İstanbul, çok az kişinin bildiği gibi 2010 yılının Avrupa Kültür Başkenti… Ne yazık ki çok az kişinin bildiği gibi diyorum, çünkü şunun şurasında sadece bir yıl kaldı ve üç yıl boşa gitti. Niye boşa gitti? Çünkü bu unvanın en kilit noktasında halkın katılımını sağlamak duruyordu; yaşadıkları kentle ilgili onları bilinçlendirmek, her gün geçtikleri yerlere, kentlerine farklı bakmalarını, onu sahiplenmelerini sağlamak… Ama ne yazık ki kimsenin bu konunu ne olduğu konusunda açık ve net bir bilgisi yok.

Öncelikle bir şehir efsanesine dönüşen yanlış bilgiye son verelim, çünkü yöneticiler de dahil bu tür açıklamalar yapıyor.
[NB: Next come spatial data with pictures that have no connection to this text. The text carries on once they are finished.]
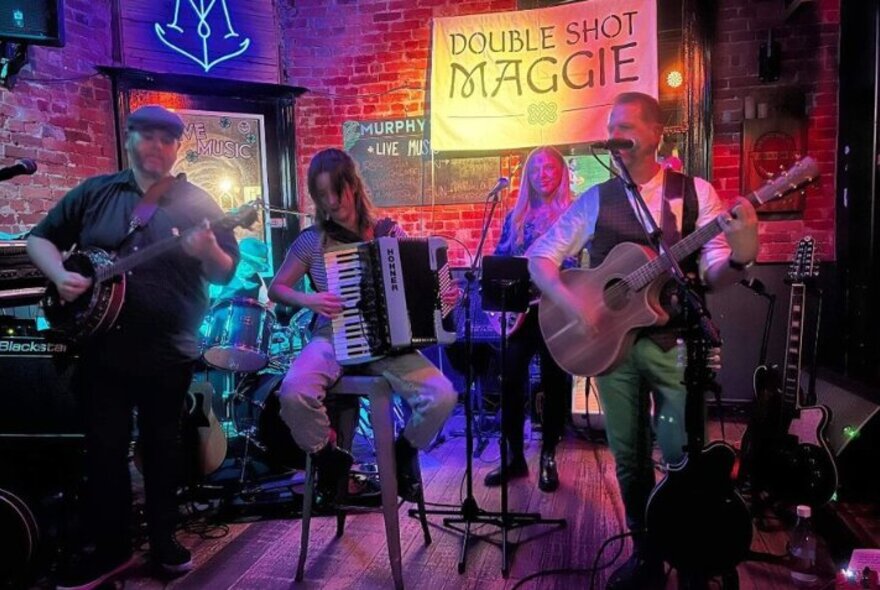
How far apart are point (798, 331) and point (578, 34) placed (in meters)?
3.28

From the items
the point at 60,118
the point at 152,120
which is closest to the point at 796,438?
the point at 152,120

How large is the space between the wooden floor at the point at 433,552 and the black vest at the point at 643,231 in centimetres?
108

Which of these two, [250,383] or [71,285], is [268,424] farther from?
[71,285]

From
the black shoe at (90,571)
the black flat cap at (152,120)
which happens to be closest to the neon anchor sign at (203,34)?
the black flat cap at (152,120)

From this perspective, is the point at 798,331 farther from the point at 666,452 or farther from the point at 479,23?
the point at 479,23

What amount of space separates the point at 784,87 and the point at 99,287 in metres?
5.27

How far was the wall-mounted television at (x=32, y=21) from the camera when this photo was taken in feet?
13.2

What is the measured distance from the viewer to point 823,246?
534cm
Bilen bilmeyene söylesin: İstanbul’a kültür başkentliği muazzam tarihi, kültürü, geçmişi, şahane bir şehir olduğu için verilmedi. Bu özellikler, bu unvanı almaya yetmiyor, zaten kenti, başta kentin sivilleri ve sonra yerel kurumları olarak siz aday olarak sunuyorsunuz, onlar gelip size bunu vermiyor. Siz, aday gösterenler, çeşitli projeler aracılığıyla kentin kültürel hayatını sahici ve kalıcı olacak şekilde –bunun da kriterleri var tabii ki- canlandıracağınızın sözünü veriyorsunuz,  hazırladığınız projeler paketini savunuyorsunuz. Sunulan proje ne kadar sahiplenilmiş, ne kadar sahici diye de sorgulanıyor. Seçilen kent kültürel altyapısını geliştireceğinin, kültürel demokrasiyi yerleştirmeye çalışacağının (en azından), bu ortamı yaratmak için tarafları bir araya getireceğinin ve daha pek çok şeyin sözünü veriyor. Konu zaten kültür; kültür de aynen eğitim gibi kısa vadede sonuca gidilmeyecek bir alan, stratejiler/gönüllük/inanç/hedefleri iyi belirleme/kararlılık gerektiriyor. Çünkü süreklilik, kalıcılık ancak bunun sonucunda yerleşebiliyor. Bu unvanı alan ve başarılı kültür başkentliği yapmış kentlere baktığınızda, kentlerin kültürel anlamda ve pek çok açıdan -insani/zihinsel/fiziki/sürekliliği olan şekilde- olumluya ve bilinçlenmeye dönük dönüşüm geçirdiklerinin öne çıktığını görüyoruz. Bu konuda yapılmış iki ciltlik bir raporda zaten başarı/başarısızlık ölçüleri bu raporda bir güzel sıralanmış. 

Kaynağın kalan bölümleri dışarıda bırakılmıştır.